A very gentle introduction to e-values

8 minute read

Published: January 24, 2026

Preliminaries

This blog post is intended to provide some intuition behind e-values, a framework for hypothesis testing that has gained traction in the statistics and ML community over the last few years. The goal of this post is to briefly communicate what e-values are and how they’re connected to testing. I assume familiarity with statistics and the basic concepts of hypothesis testing, so be sure to brush up on those before reading. I will also use Markov’s inequality, which states that for any non-negative random variable $Z$ and $z>0$,

\[P(Z \geq z) \leq \frac{\mathbb E[Z]}{z}.\]

Introduction

The null hypothesis is some state of nature that you are interested in testing. For example, in a t-test in regression, the null hypothesis is $H_0 : \beta_j = 0$, meaning that the $j$th variable has no impact on the mean of the outcome. We then construct a test statistic, in this case, $Z_j = \hat \beta_j/{ \hat \sigma \sqrt{v_j} }$, where $v_j$ is the $j$th entry along the diagonal of $(X^T X)^{-1}$. The idea behind this test statistic is that, if $H_0$ were true, then its magnitude would be small. More formally, under $H_0,$ $Z_j \sim t_{n-p-1}$, or a t-distribution with $n-p-1$ degrees of freedom, which is a symmetric distribution about zero. If $T_j=|Z_j|$ is large, then clearly this is evidence against the null, particularly for large $n$.

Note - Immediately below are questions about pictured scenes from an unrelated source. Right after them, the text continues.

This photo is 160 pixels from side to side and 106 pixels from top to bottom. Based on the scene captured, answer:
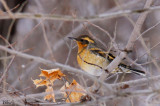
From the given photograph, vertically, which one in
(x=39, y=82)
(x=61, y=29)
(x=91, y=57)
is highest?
(x=61, y=29)

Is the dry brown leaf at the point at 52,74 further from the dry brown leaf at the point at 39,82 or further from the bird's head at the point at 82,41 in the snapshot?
the bird's head at the point at 82,41

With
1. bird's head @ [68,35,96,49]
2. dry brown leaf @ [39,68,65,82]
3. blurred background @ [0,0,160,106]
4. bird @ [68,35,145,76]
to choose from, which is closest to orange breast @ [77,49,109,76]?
bird @ [68,35,145,76]

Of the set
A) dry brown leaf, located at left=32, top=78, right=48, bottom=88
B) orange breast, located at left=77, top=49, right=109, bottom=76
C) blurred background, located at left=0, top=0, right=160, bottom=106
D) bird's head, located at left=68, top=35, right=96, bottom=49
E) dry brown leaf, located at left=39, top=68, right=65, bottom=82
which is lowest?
dry brown leaf, located at left=32, top=78, right=48, bottom=88

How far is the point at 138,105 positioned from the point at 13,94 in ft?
18.4

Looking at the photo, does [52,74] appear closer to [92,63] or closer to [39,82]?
[39,82]

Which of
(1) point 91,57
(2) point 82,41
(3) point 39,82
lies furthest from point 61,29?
(3) point 39,82

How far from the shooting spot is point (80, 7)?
1162 cm

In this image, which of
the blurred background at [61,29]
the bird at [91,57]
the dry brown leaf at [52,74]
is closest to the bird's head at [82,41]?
the bird at [91,57]

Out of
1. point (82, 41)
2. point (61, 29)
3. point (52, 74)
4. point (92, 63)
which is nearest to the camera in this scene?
point (52, 74)

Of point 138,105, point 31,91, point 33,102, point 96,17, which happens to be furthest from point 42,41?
point 96,17

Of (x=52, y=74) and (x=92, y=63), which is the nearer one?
(x=52, y=74)

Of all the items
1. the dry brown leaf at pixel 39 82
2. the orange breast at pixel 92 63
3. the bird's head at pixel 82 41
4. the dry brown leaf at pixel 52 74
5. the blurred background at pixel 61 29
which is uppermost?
the blurred background at pixel 61 29

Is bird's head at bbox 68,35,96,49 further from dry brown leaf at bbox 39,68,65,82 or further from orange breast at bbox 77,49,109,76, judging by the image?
dry brown leaf at bbox 39,68,65,82

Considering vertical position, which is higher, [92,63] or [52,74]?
[92,63]
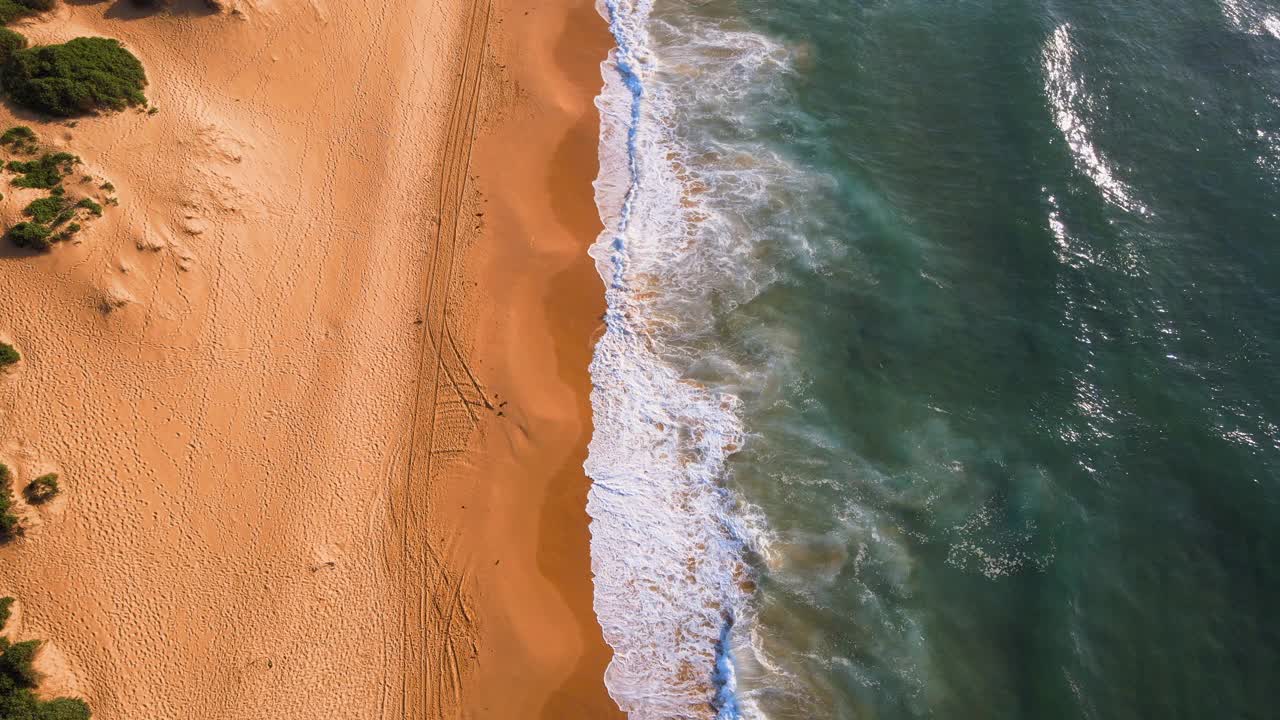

In practice, we reject the null when $T_j$ is greater than or equal to $k$, which is the $1-\alpha/2$ quantile of a $t_{n-p-1}$ distribution, where $\alpha \in (0,1)$. Why this quantile specifically? This is because we know the distribution of $Z_j$ under the null exactly, and so the test $\phi = \textbf{1}(T_j>k)$ is a level-$\alpha$ test, i.e. $\mathbb E^0[\phi] = \alpha$, where that expectation is taken with respect to the distribution of the data when $\beta_j=0$. In general, a level-$\alpha$ test $\phi$ satisfies $\mathbb E^P[\phi] \leq \alpha$ for all distributions $P$ covered by the null hypothesis.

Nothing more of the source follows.